ENTRIES SHOWN:
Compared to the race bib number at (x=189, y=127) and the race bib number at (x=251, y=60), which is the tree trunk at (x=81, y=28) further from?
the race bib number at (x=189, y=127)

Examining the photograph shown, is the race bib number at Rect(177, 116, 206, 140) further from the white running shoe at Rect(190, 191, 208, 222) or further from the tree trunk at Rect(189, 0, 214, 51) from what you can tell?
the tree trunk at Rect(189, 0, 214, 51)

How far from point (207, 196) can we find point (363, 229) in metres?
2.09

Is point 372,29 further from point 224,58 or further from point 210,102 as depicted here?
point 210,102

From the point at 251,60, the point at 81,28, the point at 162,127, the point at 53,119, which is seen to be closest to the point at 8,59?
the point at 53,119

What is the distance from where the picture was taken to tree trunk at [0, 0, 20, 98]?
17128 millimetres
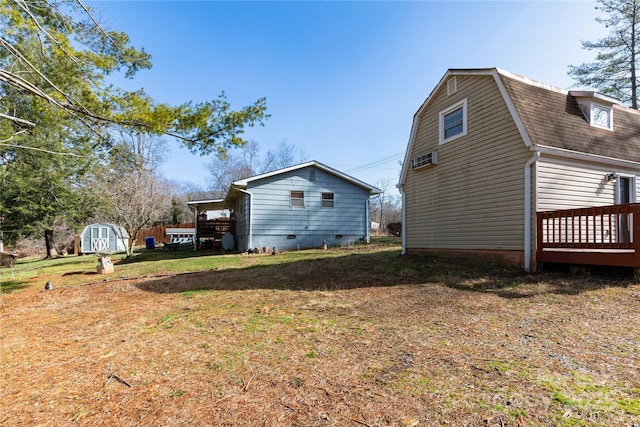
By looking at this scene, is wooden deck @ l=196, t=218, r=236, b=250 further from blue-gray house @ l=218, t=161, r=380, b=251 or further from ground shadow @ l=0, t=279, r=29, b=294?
ground shadow @ l=0, t=279, r=29, b=294

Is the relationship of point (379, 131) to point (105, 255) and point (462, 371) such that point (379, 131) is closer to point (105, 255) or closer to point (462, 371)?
point (105, 255)

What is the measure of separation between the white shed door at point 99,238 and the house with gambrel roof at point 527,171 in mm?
21764

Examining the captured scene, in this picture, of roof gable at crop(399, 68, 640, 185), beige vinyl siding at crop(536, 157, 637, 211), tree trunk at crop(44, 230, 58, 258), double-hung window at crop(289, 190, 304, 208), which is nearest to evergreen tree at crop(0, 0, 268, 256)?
roof gable at crop(399, 68, 640, 185)

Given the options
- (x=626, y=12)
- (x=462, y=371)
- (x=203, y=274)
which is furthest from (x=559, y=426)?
(x=626, y=12)

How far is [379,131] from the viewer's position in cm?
2573

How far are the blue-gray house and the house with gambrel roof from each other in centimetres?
628

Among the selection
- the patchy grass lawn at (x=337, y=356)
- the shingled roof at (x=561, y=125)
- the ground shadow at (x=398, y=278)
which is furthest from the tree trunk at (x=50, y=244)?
the shingled roof at (x=561, y=125)

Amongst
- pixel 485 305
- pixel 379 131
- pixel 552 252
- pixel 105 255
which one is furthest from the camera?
pixel 379 131

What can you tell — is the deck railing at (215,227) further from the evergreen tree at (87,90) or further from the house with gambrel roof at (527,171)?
the house with gambrel roof at (527,171)

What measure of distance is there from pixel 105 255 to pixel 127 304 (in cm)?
596

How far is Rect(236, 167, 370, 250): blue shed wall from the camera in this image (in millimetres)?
14438

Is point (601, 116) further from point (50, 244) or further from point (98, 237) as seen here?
point (50, 244)

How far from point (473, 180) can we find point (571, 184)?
209 cm

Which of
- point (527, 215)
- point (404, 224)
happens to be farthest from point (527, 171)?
point (404, 224)
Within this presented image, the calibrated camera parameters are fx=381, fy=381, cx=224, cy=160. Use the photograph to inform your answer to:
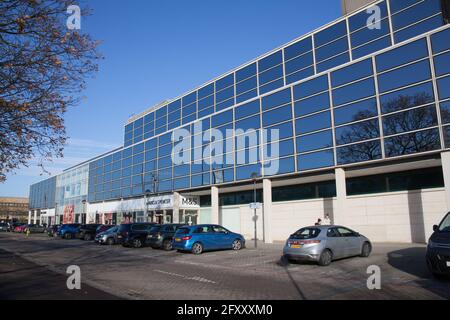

DIRECTION:
Can you collect every line from the entries above that contains the word "millimetres", treating uppercase and lowercase as different?

ANSWER FOR THE TASK:
17128 millimetres
How far is Rect(236, 167, 370, 250): blue shed wall from the camera in this image (in millimetres)?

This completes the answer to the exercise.